- _Required work_
Copy each line containing "States" from the listing below.
(Material provided Opens)
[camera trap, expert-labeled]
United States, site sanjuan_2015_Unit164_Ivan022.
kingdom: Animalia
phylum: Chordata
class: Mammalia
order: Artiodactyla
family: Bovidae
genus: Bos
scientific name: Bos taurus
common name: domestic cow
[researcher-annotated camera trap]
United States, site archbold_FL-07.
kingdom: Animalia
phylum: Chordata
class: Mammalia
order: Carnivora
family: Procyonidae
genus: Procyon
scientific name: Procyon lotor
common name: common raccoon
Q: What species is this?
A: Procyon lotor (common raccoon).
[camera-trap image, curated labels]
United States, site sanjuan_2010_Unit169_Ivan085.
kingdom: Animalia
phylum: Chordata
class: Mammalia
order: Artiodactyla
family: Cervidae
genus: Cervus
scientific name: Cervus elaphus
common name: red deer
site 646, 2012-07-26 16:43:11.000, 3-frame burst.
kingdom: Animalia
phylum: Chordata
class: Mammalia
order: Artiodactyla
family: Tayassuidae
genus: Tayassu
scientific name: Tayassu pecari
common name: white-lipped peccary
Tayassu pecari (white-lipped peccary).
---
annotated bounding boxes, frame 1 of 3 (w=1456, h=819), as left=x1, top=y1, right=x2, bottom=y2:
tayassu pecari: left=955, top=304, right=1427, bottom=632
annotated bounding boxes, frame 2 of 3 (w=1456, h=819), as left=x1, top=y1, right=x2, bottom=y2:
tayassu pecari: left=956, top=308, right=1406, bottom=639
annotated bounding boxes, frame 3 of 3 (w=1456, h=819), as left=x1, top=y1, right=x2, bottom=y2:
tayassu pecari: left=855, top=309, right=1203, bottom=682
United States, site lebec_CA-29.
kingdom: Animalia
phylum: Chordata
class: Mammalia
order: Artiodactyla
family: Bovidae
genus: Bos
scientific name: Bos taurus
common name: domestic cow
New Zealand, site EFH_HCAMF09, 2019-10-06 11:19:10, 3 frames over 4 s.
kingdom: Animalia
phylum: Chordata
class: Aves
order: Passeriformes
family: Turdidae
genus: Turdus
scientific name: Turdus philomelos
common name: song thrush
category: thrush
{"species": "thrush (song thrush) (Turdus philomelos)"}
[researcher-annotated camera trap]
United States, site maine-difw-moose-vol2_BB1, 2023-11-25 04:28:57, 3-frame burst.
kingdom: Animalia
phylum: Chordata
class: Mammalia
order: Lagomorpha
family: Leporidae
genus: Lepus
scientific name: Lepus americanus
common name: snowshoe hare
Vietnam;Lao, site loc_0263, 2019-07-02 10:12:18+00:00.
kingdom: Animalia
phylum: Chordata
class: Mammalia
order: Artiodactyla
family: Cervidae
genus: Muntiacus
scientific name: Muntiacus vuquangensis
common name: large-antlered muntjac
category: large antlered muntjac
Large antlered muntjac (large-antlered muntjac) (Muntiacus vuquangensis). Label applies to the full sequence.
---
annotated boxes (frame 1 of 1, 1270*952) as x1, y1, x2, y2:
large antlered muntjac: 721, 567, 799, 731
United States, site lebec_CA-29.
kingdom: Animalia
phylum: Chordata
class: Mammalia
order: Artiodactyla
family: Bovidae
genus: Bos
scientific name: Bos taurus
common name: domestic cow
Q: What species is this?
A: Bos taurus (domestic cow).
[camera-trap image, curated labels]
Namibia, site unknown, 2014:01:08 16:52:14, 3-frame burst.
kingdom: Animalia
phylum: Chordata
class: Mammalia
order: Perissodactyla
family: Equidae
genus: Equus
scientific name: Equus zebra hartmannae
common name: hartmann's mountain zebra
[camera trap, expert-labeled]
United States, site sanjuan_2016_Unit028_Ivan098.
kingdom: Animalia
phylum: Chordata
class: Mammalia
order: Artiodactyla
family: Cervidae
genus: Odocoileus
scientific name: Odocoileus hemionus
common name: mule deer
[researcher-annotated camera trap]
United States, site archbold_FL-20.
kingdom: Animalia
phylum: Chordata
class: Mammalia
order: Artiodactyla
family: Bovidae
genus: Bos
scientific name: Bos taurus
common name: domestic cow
(Material provided Closes)
- _Exercise response_
United States, site sanjuan_2015_Unit164_Ivan022.
United States, site archbold_FL-07.
United States, site sanjuan_2010_Unit169_Ivan085.
United States, site lebec_CA-29.
United States, site maine-difw-moose-vol2_BB1, 2023-11-25 04:28:57, 3-frame burst.
United States, site lebec_CA-29.
United States, site sanjuan_2016_Unit028_Ivan098.
United States, site archbold_FL-20.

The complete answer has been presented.